**Exercise details:**
Write each entry out again, exactly as it is written.

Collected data
================================
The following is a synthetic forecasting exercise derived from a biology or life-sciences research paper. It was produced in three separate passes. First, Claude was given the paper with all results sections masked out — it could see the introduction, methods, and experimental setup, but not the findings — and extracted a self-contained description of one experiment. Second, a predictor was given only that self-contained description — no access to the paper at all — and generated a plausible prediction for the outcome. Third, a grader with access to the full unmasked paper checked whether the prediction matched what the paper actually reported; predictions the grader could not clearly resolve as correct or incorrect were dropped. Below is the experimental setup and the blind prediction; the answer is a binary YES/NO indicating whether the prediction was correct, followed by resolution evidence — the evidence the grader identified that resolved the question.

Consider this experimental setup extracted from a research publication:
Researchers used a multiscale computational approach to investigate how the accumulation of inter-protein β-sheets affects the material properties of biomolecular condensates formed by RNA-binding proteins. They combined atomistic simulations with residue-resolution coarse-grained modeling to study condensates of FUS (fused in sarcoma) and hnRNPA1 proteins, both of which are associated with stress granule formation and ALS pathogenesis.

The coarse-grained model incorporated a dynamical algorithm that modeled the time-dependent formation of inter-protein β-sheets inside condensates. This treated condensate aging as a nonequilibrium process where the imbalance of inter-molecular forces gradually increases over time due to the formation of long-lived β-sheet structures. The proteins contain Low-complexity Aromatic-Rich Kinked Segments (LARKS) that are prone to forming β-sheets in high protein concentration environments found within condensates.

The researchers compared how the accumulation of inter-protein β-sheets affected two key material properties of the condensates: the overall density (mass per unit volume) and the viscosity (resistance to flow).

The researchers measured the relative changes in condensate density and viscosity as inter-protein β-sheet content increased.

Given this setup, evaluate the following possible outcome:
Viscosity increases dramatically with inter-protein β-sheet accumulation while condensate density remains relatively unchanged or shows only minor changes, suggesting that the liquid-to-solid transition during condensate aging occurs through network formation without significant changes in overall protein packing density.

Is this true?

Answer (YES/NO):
================================
**Output below:**
The following is a synthetic forecasting exercise derived from a biology or life-sciences research paper. It was produced in three separate passes. First, Claude was given the paper with all results sections masked out — it could see the introduction, methods, and experimental setup, but not the findings — and extracted a self-contained description of one experiment. Second, a predictor was given only that self-contained description — no access to the paper at all — and generated a plausible prediction for the outcome. Third, a grader with access to the full unmasked paper checked whether the prediction matched what the paper actually reported; predictions the grader could not clearly resolve as correct or incorrect were dropped. Below is the experimental setup and the blind prediction; the answer is a binary YES/NO indicating whether the prediction was correct, followed by resolution evidence — the evidence the grader identified that resolved the question.

Consider this experimental setup extracted from a research publication:
Researchers used a multiscale computational approach to investigate how the accumulation of inter-protein β-sheets affects the material properties of biomolecular condensates formed by RNA-binding proteins. They combined atomistic simulations with residue-resolution coarse-grained modeling to study condensates of FUS (fused in sarcoma) and hnRNPA1 proteins, both of which are associated with stress granule formation and ALS pathogenesis.

The coarse-grained model incorporated a dynamical algorithm that modeled the time-dependent formation of inter-protein β-sheets inside condensates. This treated condensate aging as a nonequilibrium process where the imbalance of inter-molecular forces gradually increases over time due to the formation of long-lived β-sheet structures. The proteins contain Low-complexity Aromatic-Rich Kinked Segments (LARKS) that are prone to forming β-sheets in high protein concentration environments found within condensates.

The researchers compared how the accumulation of inter-protein β-sheets affected two key material properties of the condensates: the overall density (mass per unit volume) and the viscosity (resistance to flow).

The researchers measured the relative changes in condensate density and viscosity as inter-protein β-sheet content increased.

Given this setup, evaluate the following possible outcome:
Viscosity increases dramatically with inter-protein β-sheet accumulation while condensate density remains relatively unchanged or shows only minor changes, suggesting that the liquid-to-solid transition during condensate aging occurs through network formation without significant changes in overall protein packing density.

Is this true?

Answer (YES/NO):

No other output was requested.